### Problem to work on
Please rewrite the stretch from the line containing "From your observation, is" through the end of the rows, changing "observation" to "perspective" and leaving everything else unchanged.

### Rows of spatial question data

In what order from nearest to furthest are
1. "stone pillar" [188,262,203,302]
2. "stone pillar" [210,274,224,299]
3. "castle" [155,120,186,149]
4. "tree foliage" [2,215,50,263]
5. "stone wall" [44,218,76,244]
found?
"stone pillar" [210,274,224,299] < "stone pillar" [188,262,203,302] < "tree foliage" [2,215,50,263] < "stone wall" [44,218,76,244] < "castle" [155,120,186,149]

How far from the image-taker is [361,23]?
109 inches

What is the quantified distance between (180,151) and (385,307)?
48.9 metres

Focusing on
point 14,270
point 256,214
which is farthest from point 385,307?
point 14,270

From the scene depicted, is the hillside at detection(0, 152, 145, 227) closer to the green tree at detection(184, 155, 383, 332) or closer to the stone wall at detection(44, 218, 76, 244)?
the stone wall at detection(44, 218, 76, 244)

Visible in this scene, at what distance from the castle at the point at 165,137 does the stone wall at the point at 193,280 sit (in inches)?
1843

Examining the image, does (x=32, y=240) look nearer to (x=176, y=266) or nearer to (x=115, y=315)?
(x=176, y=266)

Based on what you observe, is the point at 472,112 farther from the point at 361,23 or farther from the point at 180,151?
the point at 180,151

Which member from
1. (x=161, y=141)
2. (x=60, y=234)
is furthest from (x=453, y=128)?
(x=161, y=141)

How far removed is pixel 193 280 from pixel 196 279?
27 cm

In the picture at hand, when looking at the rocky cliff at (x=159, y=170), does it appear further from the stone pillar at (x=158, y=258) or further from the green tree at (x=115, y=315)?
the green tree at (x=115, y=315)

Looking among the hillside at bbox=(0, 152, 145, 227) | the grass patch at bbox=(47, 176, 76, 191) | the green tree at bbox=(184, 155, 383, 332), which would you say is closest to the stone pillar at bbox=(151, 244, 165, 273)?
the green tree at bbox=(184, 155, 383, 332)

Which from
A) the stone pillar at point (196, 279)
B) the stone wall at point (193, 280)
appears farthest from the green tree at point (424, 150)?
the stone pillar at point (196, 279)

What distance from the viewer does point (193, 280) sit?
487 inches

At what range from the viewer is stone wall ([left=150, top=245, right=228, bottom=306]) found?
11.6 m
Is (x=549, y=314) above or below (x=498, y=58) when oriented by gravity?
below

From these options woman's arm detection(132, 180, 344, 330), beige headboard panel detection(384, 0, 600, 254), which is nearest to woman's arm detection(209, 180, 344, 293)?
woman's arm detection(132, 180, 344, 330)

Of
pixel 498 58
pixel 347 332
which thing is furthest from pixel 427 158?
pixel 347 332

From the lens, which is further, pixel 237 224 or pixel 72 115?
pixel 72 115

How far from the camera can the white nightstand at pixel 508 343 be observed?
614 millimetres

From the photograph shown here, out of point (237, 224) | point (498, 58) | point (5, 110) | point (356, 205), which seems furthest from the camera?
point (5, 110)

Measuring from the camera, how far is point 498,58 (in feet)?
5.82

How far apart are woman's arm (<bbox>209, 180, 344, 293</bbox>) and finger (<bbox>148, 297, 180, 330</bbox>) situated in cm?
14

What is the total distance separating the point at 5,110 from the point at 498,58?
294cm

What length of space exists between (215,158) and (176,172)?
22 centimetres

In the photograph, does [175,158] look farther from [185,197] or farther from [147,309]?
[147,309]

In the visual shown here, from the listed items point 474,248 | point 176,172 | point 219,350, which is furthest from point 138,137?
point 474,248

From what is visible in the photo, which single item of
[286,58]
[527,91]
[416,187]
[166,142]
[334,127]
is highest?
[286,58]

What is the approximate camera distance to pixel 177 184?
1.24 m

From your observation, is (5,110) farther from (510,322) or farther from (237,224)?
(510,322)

### Task solution
From your perspective, is (5,110) farther from (510,322) or farther from (237,224)?
(510,322)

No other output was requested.